— BEGIN Data shown —

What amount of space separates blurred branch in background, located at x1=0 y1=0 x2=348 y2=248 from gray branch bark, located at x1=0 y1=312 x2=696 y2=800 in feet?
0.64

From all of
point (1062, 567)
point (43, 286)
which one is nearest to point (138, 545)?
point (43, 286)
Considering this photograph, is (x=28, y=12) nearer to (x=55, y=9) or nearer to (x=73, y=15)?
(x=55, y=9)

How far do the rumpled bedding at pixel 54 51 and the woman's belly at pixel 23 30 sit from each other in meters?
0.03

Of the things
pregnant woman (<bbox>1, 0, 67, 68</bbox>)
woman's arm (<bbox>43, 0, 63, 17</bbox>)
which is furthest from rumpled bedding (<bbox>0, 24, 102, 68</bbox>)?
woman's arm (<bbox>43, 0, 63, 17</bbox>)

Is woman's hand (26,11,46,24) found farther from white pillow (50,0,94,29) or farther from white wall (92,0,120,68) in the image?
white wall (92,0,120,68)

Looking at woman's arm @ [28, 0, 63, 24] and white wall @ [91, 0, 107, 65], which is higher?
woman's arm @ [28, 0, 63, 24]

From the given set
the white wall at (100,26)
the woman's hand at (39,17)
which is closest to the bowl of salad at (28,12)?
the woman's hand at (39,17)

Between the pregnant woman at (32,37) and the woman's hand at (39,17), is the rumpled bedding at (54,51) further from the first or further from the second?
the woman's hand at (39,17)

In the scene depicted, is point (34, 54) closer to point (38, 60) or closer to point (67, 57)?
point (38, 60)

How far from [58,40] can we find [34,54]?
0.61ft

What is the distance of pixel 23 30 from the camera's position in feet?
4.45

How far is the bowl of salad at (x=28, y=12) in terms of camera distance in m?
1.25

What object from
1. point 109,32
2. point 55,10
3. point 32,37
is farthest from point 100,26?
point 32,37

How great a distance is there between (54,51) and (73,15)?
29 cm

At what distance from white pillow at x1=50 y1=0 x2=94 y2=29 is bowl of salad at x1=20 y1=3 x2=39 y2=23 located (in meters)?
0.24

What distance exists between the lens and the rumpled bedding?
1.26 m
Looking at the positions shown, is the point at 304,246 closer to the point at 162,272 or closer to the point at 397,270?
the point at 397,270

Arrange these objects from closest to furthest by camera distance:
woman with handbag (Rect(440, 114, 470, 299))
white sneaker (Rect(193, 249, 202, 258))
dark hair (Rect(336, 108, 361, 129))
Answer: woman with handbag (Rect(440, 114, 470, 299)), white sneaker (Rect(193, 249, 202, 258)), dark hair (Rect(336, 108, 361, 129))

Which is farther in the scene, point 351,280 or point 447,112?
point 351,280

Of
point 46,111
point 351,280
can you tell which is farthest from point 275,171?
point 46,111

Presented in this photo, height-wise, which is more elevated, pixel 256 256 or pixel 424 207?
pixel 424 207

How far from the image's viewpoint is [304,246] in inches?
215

— END Data shown —

▶ _Task details_: Go through the listing above and list each line in which the word "rumpled" appears.

▶ _Solution_:
How far do the rumpled bedding at pixel 54 51 and the woman's belly at pixel 23 30 sit from each other in meters?
which is furthest from rumpled bedding (<bbox>0, 24, 102, 68</bbox>)?
Between the pregnant woman at (32,37) and the woman's hand at (39,17), is the rumpled bedding at (54,51) further from the first or further from the second?
What distance exists between the lens and the rumpled bedding?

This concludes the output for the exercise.